We can create a measure of that difference, 𝑑 sub 𝑖. It equals the difference between the rank of the mother’s age and the number of children. To calculate 𝑑 sub 𝑖 for a given data point, we subtract 𝑅 sub 𝐶 from 𝑅 sub 𝐴. One minus 3.5 is negative 2.5. Then, two minus 1.5 is 0.5. Three minus 1.5 is 1.5, and so on down the row.

As an aside, notice that there’s just one data point for which the ranking of the mother’s age agrees perfectly with the ranking of number of children. In general, the more often this happens for a data set, the more often that the ranking of the two different variables involved agrees, the closer Spearman’s correlation coefficient is to positive one.

Regarding that coefficient, let’s clear some space at the top of our screen and write out the mathematical equation for this coefficient. Often symbolized 𝑟 sub 𝑠, it equals one minus six times the sum, that’s what this Greek letter Σ means, of the differences between the rankings of our two variables squared all divided by 𝑛, where 𝑛 is the number of data points, times 𝑛 squared minus one.

We see then that to calculate 𝑟 sub 𝑠, we need to know the sum of 𝑑 sub 𝑖 squared and 𝑛. 𝑛 is the number of data points. So in our case, we have one, two, three, four, five, six, seven, eight of those. So 𝑛 equals eight. And to calculate the sum of 𝑑 sub 𝑖 squared, let’s make one last row to our table. In this row, we’re going to calculate 𝑑 sub 𝑖 squared for each 𝑑 sub 𝑖 value.
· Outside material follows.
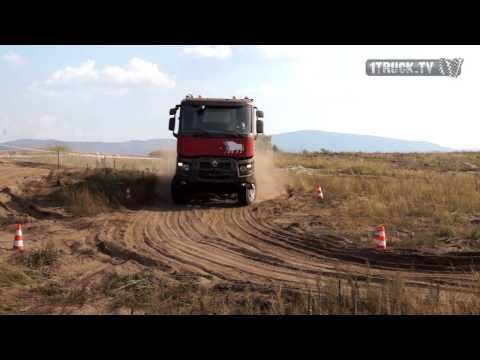 Renault Trucks MKR Adventure Event 2016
By way of example, for our first data point, negative 2.5 squared gives us 6.25. Then 0.5 squared gives us 0.25, and so on down the line.
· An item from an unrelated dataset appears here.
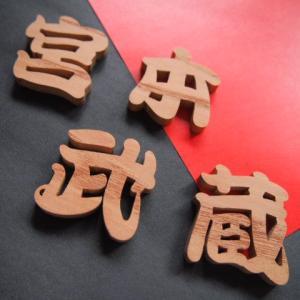 木製切文字漢字 欅4cm 勘亭流の木の文字|tanakahorutun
Note that since we’re squaring our 𝑑 sub 𝑖 values to get this row, all of these values are nonnegative. To calculate the sum of 𝑑 sub 𝑖 squared, we take all the values in this row and we add them together. Doing that gives us 12.5. Knowing this, we can write an expression for our correlation coefficient using our sum of 𝑑 sub 𝑖 squared and 𝑛-values. Entering this expression on our calculator, we find a result of 0.85119 and so on.

We recall though that we want to give our answer to three decimal places. If we look at the number in the fourth decimal place, we see that it’s one, which is less than five, which means that rounding to three decimal places will keep this digit the same. Spearman’s correlation coefficient then rounded to three decimal places is 0.851.